I get it, I understand. I also know that sometimes things, such as a rebuttal, are misinterpreted when they're put in writing. It's a ****** situation when you've got an investigator telling you "don't say anything" and some dipstick is on Facebook posting he could have saved the deceased.

I'm glad you allow freedoms here and appreciate the requirement to keep it civil.

Ken
 
One, whatever you were expecting people to do is unrealistic. Either because you’re not training them properly, or because the rule flat out sucks.

Years ago there was a long running discussion about CCR fatalities on another forum. Many of the participants were emphasizing how if you are absolutely convinced of your positive and negative checks, then a certain unit was perfectly safe. But a single hair in a critical Oring was potentially a huge co2 bypass problem. This went on for many pages and even continued after I pointed out that the design was crap if a single dog hair could kill you.

There are even more units on the market now, some more robust and fault tolerant than others. Divers are especially adept at overlooking the flaws in the unit they "like" the best.

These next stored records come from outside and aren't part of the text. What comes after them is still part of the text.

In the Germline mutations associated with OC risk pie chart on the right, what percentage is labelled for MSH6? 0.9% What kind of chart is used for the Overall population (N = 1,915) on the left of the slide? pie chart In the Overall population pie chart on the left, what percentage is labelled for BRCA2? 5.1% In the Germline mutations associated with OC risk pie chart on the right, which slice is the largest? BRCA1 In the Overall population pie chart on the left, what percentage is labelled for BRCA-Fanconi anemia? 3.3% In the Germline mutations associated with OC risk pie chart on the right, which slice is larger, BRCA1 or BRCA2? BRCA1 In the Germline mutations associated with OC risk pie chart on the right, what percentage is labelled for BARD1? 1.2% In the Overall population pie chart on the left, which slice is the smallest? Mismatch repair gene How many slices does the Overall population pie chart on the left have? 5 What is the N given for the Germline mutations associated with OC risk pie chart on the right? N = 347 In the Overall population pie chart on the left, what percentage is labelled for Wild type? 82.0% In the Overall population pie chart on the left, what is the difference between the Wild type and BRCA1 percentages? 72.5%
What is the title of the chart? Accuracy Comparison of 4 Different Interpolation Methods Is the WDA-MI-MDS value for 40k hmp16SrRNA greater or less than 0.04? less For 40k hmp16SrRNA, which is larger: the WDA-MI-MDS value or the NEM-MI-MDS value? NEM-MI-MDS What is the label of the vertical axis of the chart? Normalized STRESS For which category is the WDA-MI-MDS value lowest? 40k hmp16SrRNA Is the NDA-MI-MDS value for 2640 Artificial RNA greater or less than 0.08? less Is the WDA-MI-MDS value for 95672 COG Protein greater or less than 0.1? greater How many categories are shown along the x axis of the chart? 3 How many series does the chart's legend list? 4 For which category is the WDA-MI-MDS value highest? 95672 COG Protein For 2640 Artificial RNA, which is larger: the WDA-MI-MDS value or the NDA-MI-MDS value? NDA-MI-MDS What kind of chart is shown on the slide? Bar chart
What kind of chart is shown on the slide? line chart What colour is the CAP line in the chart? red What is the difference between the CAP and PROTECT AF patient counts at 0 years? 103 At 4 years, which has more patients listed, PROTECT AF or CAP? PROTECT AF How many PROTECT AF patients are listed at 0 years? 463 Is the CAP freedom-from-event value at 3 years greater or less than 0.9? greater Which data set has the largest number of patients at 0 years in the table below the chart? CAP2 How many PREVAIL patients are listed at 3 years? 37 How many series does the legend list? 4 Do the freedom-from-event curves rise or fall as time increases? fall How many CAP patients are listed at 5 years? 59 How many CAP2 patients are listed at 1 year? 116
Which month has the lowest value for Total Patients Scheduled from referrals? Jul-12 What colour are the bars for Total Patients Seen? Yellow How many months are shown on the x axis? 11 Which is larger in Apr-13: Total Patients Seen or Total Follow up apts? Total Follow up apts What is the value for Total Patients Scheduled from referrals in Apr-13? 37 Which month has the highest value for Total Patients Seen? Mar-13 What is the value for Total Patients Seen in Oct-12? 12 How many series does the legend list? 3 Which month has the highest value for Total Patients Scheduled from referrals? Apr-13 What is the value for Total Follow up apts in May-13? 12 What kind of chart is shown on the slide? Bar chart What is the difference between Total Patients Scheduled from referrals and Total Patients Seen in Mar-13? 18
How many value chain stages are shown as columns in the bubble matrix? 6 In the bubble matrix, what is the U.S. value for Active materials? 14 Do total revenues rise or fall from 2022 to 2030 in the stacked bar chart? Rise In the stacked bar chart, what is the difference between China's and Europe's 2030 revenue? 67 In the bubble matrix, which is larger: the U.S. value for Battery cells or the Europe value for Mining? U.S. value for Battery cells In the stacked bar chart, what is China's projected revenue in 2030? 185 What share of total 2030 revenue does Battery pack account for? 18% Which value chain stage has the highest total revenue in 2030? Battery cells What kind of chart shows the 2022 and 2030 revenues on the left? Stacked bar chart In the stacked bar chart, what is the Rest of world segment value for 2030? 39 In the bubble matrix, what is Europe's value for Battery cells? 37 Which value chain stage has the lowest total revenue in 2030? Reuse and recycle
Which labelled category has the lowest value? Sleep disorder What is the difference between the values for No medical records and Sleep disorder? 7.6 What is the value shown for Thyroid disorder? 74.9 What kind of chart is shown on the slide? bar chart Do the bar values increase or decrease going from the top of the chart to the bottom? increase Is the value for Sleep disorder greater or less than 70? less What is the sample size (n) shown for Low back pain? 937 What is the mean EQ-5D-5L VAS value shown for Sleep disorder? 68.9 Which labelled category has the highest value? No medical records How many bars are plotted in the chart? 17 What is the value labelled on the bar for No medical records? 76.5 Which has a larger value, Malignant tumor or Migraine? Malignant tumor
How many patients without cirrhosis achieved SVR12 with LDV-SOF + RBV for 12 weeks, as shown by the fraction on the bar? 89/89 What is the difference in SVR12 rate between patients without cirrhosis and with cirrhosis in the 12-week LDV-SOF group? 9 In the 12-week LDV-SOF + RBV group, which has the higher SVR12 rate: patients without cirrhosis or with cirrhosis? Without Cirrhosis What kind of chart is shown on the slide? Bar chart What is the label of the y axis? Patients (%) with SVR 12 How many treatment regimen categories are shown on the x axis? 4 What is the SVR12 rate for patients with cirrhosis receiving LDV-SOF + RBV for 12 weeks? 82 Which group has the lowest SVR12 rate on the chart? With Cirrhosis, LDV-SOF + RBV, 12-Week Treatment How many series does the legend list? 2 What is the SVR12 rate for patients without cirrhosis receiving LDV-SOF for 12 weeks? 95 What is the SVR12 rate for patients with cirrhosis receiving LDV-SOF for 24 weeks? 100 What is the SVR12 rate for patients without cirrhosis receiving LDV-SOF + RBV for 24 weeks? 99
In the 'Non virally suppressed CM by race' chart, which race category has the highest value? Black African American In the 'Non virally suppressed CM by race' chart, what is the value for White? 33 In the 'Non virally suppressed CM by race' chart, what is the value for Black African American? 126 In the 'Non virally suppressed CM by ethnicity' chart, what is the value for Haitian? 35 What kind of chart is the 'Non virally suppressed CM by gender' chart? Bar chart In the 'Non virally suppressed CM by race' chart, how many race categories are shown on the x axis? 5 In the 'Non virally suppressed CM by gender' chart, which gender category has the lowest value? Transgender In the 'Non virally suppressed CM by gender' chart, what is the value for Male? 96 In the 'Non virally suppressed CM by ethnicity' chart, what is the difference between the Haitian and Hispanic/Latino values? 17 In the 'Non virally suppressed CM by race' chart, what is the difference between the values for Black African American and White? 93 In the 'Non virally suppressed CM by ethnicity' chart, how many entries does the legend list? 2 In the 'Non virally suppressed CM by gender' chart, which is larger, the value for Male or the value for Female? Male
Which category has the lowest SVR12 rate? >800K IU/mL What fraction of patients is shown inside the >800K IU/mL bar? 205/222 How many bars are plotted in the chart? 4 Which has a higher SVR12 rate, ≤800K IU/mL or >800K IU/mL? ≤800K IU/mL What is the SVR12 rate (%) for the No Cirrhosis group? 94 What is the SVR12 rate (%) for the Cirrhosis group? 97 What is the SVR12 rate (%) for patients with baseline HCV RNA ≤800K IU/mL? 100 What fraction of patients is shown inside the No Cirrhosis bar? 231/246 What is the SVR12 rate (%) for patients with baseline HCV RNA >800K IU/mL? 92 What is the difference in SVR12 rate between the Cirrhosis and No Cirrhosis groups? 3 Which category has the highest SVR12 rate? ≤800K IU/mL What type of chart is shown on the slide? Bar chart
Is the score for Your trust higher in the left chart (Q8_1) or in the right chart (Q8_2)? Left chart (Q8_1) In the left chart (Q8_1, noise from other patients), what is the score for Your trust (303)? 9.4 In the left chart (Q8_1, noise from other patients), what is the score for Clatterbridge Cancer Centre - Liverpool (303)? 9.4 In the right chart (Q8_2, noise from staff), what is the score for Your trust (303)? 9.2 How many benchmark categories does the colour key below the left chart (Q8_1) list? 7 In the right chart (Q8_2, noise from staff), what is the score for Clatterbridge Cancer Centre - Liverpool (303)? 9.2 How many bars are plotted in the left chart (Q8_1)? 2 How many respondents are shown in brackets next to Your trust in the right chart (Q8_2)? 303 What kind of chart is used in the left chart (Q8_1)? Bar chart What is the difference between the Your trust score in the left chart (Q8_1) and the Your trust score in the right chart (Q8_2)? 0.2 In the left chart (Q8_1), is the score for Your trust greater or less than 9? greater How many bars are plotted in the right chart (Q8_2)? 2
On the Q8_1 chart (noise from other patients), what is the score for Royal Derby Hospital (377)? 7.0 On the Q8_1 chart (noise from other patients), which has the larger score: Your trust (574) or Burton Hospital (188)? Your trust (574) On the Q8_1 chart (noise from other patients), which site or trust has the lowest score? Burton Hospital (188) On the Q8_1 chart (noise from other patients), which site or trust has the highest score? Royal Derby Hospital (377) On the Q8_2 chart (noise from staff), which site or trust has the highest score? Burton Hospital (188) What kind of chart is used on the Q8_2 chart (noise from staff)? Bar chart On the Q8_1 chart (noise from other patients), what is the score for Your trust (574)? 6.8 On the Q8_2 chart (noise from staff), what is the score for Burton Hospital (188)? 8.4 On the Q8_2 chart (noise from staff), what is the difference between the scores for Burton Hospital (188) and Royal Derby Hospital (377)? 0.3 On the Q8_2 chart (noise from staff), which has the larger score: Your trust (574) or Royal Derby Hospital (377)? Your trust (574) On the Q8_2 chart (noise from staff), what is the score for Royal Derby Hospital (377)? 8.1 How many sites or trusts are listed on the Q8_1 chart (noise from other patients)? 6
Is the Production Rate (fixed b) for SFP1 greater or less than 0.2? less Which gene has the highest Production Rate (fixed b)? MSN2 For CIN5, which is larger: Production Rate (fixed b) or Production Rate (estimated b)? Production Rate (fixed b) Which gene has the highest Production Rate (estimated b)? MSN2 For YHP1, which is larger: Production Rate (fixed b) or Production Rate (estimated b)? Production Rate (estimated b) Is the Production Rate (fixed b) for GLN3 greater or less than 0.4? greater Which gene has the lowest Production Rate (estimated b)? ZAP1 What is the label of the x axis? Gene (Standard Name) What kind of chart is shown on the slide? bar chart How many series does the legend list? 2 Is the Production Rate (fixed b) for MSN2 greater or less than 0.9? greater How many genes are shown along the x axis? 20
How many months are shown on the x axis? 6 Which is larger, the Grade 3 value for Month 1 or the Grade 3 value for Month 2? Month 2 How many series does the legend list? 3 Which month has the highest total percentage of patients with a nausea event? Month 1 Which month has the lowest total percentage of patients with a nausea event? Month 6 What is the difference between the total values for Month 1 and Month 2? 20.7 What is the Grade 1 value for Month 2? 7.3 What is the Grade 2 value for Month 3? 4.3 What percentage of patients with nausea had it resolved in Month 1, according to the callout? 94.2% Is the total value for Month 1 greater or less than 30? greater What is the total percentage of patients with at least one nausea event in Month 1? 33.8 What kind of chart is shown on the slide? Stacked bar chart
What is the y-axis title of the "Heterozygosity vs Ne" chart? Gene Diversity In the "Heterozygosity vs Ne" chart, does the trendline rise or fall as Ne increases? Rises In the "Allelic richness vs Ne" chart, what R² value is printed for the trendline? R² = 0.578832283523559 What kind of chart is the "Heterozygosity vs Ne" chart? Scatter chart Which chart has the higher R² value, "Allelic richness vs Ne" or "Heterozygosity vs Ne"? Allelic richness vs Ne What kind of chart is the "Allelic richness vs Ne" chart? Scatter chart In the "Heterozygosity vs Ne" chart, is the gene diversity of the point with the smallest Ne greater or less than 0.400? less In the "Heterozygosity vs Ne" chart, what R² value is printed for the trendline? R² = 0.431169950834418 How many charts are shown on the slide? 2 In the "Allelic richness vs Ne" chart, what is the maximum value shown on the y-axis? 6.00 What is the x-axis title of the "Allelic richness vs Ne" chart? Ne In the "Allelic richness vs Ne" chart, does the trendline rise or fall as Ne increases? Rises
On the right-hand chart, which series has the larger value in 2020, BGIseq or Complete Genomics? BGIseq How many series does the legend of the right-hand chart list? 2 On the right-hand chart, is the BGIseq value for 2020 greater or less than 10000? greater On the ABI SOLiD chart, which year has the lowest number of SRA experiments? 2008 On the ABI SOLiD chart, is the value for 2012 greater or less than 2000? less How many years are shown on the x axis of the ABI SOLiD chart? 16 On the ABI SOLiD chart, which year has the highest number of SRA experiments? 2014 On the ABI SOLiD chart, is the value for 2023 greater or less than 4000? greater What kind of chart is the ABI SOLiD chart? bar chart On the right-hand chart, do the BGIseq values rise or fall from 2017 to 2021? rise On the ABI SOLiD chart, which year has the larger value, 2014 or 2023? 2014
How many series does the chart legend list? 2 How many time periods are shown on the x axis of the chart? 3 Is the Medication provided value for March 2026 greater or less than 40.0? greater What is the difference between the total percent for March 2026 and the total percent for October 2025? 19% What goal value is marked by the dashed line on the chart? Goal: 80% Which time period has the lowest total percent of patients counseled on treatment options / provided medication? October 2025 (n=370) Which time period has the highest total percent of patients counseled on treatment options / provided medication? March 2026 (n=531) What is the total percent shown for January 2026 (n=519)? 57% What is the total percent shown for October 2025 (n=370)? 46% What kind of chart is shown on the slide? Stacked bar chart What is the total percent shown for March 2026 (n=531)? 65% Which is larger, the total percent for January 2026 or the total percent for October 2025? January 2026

Sidemount divers and sidemount CCRs seem to be especially prone to having blinders on and not accepting there are tradeoffs and weaknesses in their chosen steads.
 
Wasn't there quite a detailed report written about two guys that recently died in a Mexico cave? I remember reading it, it seemed detailed but I can't really comment if it was detailed enough. Why was that report written, who wrote it?

The accident reporting relates to all diving - as a non cave diver, when I hear about a DCS incident or an accident - it would be great learning material to understand what happened or at least the events leading up to it. I would happily pay an agency like DAN to gather and assemble that data in a meaningful way - I know they do somewhat but I want to see computer profiles, more useful info.
From ~2 years ago?
It was written privately by @Norwegian Cave Diver. He got a lot of flack from the family of the deceased about the conclusions since it's fairly clear that both divers were heavily distracted by the camera and not diligently monitoring their gas. That accident led to several articles emphasizing how cameras were killing cave divers.
Do Cameras Kill Cave Divers? One Explorer Thinks So - InDepth (gue.com)
 
I'd wager most fatalities are more reminders of what we already know or at least should have been taught/learned.